Review of All Night in the New Country by Miriam Bird Greenberg

Miriam Bird Greenberg writes dystopia with a lilt. Her most recent chapbook, All Night in the New Country (Sixteen Rivers Press), figures postapocalyptic conditions in clear, supple poems. Her writing masks its artifice, hinting at metrical and syllabic constraints without reckoning their shackles. If this is the end, I’m none too worried; but Greenberg’s work is less about danger than about the meditative work of world-making.

Dystopias can be terribly banal. Pop versions (witness The Walking Dead) often rehearse the pernicious social logics of the present day in sets of gussied-up ruin porn. The Road is Cormac McCarthy’s worst book, and Fernando Meirelles reduced Blindness to hollow allegory when he adapted it for the big screen. Yet the speculations of Octavia Butler demonstrate dystopia’s critical potential. In interviews Greenberg has aligned herself with more recent sci-fi writers, such as Neal Stephenson and China Mieville.
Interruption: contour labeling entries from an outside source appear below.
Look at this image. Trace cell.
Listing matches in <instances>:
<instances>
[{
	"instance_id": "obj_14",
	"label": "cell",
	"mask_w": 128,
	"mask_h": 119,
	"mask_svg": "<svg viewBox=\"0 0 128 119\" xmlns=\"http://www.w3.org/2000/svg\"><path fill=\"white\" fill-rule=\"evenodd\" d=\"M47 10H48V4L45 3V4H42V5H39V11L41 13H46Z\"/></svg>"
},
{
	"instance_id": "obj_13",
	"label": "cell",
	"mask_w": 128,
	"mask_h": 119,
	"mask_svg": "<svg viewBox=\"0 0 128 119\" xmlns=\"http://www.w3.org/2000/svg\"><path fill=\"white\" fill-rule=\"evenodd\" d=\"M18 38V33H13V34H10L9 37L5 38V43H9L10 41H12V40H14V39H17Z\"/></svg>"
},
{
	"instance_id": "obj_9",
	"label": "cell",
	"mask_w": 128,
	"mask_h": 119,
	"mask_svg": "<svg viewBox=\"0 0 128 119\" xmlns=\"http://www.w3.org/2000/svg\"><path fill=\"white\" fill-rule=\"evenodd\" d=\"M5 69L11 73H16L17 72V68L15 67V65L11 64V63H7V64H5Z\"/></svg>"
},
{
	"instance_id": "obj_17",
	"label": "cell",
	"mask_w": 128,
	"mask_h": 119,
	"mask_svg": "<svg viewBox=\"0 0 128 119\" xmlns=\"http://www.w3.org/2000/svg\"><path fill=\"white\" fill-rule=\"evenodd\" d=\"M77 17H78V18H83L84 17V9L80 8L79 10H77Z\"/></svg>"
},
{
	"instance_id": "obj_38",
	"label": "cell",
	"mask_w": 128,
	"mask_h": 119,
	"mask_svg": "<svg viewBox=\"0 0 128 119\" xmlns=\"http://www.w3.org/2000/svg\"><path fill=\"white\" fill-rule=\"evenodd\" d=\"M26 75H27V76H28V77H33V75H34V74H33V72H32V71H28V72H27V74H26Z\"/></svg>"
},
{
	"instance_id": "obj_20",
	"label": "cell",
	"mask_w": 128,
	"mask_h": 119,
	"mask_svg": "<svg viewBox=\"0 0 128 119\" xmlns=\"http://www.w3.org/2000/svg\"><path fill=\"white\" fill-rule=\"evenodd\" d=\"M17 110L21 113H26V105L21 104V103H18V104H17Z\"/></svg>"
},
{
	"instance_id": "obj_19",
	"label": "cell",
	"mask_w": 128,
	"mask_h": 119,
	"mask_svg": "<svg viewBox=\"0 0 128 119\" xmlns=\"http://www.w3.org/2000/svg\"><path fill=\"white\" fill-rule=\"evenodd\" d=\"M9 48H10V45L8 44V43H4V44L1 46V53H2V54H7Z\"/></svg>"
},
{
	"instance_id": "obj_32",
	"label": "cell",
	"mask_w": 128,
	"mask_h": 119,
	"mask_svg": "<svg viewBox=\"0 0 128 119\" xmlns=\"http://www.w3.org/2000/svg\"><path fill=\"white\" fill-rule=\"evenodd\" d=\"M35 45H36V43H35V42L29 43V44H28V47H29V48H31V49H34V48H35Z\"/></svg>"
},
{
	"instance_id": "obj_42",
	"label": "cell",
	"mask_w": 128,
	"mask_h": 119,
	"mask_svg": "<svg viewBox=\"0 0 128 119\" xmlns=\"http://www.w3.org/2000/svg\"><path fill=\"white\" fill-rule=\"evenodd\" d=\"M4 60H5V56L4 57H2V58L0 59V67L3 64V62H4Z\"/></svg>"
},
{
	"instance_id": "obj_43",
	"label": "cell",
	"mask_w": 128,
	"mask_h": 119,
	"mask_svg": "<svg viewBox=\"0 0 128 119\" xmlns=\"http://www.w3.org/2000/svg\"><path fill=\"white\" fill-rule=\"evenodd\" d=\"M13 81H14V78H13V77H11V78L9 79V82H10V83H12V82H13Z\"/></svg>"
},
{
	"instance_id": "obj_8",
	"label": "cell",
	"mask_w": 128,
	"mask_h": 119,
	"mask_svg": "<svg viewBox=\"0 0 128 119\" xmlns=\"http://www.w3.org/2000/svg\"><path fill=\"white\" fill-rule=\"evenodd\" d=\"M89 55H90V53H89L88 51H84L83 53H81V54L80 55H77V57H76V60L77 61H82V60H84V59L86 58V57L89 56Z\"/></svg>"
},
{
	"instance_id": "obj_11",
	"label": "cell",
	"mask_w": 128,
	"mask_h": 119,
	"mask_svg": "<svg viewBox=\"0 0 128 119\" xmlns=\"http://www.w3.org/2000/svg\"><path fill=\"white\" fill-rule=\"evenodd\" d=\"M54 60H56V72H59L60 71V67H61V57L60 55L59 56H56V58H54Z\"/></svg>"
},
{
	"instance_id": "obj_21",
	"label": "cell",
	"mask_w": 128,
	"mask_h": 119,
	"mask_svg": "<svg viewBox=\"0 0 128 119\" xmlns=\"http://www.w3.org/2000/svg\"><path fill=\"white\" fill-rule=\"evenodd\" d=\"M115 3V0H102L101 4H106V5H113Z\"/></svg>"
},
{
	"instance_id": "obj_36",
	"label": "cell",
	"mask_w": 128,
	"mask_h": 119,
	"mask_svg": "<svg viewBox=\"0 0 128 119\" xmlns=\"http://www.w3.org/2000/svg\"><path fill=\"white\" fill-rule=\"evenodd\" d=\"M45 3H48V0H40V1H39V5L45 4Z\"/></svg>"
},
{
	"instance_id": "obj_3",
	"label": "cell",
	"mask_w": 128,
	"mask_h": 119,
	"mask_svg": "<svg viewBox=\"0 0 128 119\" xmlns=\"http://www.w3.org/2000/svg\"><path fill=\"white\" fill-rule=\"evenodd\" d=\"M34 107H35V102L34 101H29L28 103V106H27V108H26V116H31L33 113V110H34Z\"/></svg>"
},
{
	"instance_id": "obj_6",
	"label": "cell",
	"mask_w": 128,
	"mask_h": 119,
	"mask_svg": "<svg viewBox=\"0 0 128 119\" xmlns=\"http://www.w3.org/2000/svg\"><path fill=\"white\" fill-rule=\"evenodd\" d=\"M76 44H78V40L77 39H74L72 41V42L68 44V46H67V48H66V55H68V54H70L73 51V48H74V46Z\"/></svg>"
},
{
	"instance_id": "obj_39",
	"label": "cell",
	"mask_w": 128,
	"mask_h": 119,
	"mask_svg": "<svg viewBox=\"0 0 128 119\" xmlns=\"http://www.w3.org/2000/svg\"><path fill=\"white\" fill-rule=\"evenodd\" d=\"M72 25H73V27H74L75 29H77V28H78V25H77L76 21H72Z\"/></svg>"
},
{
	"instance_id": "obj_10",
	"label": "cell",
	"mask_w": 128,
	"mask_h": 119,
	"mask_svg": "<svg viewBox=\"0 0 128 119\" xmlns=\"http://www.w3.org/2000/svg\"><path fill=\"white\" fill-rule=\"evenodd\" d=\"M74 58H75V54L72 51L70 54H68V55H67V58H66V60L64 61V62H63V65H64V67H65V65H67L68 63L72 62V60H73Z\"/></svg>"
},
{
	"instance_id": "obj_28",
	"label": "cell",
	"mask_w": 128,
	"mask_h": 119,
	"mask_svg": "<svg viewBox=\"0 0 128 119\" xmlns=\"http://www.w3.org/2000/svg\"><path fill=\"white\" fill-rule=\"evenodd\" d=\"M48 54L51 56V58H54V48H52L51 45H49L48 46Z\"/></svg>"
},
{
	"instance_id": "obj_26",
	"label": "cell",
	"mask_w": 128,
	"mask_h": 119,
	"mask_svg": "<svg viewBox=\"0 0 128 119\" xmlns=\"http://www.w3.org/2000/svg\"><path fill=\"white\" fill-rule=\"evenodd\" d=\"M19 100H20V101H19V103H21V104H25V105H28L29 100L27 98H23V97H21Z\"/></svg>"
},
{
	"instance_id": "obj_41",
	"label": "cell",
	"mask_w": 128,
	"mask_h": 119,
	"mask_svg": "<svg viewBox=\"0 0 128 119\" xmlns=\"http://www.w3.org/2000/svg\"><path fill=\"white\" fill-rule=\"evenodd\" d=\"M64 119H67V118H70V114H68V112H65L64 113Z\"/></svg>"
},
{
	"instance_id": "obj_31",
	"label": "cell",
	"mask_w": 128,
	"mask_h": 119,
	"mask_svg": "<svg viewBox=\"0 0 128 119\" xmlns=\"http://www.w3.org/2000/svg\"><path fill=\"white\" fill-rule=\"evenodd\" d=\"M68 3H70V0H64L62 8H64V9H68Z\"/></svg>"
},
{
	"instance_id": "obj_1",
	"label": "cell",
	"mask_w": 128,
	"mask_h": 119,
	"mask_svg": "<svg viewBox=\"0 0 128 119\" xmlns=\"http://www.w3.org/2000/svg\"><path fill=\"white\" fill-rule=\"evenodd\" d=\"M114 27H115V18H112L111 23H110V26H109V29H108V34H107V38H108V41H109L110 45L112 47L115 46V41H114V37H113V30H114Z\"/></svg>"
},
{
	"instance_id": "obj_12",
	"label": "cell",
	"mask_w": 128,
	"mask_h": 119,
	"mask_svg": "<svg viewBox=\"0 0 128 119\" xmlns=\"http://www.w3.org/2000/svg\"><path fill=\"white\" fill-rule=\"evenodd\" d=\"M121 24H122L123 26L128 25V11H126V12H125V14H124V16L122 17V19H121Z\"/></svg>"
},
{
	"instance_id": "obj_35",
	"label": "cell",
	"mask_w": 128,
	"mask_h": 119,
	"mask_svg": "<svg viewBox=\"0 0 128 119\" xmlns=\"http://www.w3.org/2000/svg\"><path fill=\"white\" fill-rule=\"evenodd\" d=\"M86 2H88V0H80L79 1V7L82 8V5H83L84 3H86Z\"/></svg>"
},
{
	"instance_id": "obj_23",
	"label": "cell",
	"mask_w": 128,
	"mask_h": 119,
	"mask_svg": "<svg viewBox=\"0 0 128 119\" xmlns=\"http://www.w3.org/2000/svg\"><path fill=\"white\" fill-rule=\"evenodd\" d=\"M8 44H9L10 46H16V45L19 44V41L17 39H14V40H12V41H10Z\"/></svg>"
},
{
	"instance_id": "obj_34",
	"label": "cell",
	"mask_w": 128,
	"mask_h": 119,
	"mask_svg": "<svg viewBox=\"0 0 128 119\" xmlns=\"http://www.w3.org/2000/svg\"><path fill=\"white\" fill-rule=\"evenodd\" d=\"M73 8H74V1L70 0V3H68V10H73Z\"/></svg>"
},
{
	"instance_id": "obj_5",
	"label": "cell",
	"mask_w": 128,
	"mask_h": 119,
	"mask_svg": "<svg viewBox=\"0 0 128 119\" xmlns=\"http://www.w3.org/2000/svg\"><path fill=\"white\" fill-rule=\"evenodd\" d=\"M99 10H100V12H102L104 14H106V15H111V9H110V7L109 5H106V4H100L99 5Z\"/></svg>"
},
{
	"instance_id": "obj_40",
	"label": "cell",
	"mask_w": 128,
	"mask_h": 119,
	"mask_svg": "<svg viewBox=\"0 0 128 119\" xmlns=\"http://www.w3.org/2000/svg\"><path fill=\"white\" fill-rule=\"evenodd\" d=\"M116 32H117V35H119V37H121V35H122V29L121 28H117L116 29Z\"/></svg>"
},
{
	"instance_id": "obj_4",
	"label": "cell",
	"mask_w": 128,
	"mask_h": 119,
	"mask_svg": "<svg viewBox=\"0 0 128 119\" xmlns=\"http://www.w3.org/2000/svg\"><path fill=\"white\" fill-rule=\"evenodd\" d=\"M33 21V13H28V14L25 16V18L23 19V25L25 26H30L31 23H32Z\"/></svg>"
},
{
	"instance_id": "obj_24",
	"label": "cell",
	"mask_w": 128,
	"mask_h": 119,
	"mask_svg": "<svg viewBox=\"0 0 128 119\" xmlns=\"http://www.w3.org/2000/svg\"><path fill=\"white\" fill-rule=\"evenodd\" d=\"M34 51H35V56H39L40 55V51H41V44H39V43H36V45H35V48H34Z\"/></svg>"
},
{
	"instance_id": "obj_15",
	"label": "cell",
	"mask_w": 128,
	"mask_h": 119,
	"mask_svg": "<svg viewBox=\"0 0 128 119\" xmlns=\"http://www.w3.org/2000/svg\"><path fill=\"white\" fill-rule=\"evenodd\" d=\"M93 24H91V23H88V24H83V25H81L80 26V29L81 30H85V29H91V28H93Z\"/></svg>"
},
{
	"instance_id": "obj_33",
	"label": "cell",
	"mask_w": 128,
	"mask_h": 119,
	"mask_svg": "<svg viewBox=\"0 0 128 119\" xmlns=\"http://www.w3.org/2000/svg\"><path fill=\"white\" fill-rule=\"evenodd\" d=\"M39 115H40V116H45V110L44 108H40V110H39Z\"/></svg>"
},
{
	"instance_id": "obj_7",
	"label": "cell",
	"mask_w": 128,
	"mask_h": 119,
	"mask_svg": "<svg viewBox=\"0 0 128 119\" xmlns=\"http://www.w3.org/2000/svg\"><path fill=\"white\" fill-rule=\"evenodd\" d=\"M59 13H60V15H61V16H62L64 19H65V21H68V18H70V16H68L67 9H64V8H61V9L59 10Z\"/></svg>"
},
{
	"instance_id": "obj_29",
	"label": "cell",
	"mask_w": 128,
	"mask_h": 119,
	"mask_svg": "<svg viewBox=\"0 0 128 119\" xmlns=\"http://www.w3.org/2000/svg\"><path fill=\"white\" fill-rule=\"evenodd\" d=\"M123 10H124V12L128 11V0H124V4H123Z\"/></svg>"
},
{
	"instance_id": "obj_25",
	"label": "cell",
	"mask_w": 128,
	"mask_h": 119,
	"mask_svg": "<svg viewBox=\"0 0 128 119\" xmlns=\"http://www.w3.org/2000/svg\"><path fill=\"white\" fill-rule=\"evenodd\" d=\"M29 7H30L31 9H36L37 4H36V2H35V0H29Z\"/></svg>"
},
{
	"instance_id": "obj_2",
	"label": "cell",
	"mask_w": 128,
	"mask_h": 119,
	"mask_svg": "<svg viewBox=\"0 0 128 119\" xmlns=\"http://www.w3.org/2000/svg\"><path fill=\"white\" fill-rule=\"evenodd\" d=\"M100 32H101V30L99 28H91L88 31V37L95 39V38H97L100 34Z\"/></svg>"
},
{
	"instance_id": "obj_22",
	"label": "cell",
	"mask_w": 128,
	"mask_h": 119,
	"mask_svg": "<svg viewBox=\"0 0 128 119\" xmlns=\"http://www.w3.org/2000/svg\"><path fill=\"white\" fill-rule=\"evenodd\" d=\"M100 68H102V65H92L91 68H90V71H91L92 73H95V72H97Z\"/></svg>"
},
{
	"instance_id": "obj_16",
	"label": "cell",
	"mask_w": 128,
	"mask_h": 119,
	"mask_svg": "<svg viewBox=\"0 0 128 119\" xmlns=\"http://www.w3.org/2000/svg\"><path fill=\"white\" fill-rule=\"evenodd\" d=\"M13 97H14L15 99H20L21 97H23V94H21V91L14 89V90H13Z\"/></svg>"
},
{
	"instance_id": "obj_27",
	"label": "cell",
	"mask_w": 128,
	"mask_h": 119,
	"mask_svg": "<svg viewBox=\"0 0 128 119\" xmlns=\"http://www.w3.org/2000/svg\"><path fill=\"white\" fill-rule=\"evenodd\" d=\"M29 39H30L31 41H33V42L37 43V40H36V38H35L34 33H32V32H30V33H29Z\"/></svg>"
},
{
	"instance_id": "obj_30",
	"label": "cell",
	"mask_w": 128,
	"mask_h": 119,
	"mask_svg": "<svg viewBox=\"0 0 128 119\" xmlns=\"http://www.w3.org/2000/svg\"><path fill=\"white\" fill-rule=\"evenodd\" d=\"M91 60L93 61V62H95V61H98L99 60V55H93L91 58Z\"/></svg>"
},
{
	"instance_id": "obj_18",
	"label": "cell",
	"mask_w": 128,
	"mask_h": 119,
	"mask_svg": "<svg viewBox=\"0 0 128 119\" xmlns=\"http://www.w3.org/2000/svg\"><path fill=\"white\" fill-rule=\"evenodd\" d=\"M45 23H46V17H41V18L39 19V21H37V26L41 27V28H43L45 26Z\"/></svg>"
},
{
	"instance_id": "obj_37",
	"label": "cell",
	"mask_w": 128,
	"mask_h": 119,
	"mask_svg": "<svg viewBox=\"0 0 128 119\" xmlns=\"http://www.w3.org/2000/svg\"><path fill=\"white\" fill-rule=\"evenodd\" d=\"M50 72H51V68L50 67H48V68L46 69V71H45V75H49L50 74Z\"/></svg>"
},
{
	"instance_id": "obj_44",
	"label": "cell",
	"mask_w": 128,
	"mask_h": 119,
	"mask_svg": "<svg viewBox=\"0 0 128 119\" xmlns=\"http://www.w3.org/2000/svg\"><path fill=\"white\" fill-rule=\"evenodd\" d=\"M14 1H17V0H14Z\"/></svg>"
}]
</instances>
True to form, All Night in the New Country is loaded with sly references to dystopias past. The unnamed cataclysm (“people theorized the earth’s orbit / was off-kilter”) evokes the scenarios dreamed up by H. G. Wells. More important, Greenberg tackles the romantic imagery of self-reliance that often suffuses the postapocalyptic. Such images (largely bunk) draw on frontier rhetoric. Mythy pictures of grit and skinned deer made the doctrine of Manifest Destiny attractive, and animated sundry genocides. All Night in the New Country, crammed with penknives and bloodied hands, runs the risk of reprising them.

To her credit, Greenberg does not. She sets her poems in the East Texas Piney Woods, a region known for its pluralism (refuge for antislavery guerillas and Native Americans). She hints at the historical complexities of utopia in language redolent of antebellum America (“Southerners / had migrated bodily north / leaving fabric shreds in the mesquite”). She does a fine job of sketching the poles of precariousness and resistance in her imagined apocalypse. The evocative imagery of “bird bodies” shed by adolescent boys is followed hard by women grown in the “noun-filled fields of pumice rock / specked with obsidian.” The tender and the tough. For Greenberg, the language of dystopia offers vital proof that “there are ways of making violence / into an offering.”

And so, given Greenberg’s well-attuned ear and attention to detail, the best comparison for All Night in the New Country might be Tarkovsky’s Stalker. (I think of Robert Bird’s analysis of the film.) The poem “It’s Hard to Forget” beautifully renders the still-lifes left behind by human passing. She places raveled hemlines against “the abandoned kitchen’s clapboard walls / and slat-backed chairs,” calling to mind the ways in which Tarkovsky’s camera dwells on what Greenberg calls “disaster’s stratum.” How to make a world when all the world’s a memento mori, the half-corroded coins that Bird describes?  

Finally, last things are never far from first things. “We spoke the same language. No, / we did not speak the same language.” The future’s no tabula rasa, even in the face of the floodwaters, and Greenberg rounds out the chapbook with three characters bantering around (re-)creation stories. From feasts of small game and structural innovations in bamboo, the denizens of dystopia rebuilt a world. And, in the book’s final words, they “knew that it was good.”

Luke A. Fidler

Luke A. Fidler is an art historian based in Chicago, IL. His writing has appeared in Vestnik and The Economy, and he has delivered papers on topics such as Canadian photography, Soviet documentary film, and early American visual culture.